Conclusions and assumptions

*Conclusions:
- Length of odonoblasts increased with the dose of Vitamin C, regardless to the delivery methods, suggesting a positive influence of Vitamin C on the growth of odonoblasts.
- OJ was a more effective delivery method compared to VC at the dose levels 0.5mg/day and 1mg/day.

*Assumption:
- The experiment was done with random assignment of guinea pigs to different dose levels and delivery methods to control for confounders that might affect the outcome.
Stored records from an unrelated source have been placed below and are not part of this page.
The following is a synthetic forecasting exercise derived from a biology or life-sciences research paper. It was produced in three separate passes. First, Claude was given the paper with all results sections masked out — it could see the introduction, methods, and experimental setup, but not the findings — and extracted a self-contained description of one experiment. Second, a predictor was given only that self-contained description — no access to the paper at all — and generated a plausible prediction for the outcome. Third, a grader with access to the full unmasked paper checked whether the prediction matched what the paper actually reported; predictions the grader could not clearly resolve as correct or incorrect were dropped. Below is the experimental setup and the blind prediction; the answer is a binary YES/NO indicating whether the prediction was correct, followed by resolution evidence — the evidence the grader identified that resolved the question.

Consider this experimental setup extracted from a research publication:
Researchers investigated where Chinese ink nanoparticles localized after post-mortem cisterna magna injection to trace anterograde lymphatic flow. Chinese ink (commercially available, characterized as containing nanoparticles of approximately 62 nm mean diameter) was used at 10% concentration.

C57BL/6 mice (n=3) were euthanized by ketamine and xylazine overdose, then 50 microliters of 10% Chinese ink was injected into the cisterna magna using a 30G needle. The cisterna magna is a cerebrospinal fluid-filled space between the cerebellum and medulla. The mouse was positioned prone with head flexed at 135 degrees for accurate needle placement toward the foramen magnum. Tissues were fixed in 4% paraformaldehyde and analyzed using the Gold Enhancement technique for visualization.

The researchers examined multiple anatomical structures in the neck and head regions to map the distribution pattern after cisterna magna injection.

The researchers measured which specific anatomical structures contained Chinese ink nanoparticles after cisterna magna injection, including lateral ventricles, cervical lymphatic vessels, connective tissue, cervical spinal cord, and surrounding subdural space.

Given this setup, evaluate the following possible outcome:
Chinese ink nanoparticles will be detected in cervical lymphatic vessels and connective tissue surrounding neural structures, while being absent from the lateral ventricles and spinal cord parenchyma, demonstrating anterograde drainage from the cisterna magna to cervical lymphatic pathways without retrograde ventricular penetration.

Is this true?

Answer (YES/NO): NO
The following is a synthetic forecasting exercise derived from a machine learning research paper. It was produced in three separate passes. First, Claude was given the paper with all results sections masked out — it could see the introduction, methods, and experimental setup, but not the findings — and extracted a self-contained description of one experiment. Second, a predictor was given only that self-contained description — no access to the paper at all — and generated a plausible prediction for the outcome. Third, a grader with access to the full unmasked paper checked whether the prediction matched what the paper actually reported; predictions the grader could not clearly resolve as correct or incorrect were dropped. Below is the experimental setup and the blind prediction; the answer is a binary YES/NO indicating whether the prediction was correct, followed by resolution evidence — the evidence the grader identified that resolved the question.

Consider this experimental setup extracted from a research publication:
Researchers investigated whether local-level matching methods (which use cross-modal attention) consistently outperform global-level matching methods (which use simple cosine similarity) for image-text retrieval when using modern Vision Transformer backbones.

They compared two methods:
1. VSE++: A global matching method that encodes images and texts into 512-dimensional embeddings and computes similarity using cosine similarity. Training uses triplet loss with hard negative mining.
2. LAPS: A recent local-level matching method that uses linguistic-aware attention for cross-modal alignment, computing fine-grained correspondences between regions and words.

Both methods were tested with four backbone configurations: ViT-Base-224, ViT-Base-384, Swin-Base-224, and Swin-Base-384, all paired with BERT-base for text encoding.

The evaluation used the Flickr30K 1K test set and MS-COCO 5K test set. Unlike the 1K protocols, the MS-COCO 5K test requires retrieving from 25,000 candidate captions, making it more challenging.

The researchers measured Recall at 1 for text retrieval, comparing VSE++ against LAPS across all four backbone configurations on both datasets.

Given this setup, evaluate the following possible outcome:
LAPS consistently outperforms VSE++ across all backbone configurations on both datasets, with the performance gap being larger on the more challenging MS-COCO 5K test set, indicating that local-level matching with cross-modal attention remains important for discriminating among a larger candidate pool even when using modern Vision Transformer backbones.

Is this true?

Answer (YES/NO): NO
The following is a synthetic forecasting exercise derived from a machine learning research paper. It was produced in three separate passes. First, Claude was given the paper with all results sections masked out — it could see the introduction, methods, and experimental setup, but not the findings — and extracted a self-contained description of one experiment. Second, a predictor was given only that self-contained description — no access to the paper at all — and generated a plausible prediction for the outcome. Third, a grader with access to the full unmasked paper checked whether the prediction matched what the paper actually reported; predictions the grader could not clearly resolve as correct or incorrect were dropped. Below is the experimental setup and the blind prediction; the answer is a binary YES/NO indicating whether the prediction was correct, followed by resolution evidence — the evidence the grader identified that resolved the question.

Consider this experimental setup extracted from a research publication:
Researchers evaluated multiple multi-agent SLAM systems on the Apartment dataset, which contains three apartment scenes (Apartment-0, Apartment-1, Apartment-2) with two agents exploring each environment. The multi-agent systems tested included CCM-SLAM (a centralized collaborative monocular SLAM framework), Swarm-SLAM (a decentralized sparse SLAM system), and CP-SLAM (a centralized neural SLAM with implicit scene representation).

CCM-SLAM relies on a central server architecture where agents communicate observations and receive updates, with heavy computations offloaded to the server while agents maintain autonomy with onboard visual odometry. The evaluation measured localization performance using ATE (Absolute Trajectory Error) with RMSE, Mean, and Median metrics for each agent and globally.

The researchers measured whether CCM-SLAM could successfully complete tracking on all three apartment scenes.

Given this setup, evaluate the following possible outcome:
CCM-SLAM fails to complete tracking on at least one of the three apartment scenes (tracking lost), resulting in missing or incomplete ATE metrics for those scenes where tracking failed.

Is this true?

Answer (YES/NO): YES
- Members of the sample population, i.e. the 60 guinea pigs, are representative of the entire population of guinea pigs. This assumption allows us to generalize the results.
- For the t-tests, the variances are assumed to be different for the two groups being compared as the default setting was used (var.equal=FALSE).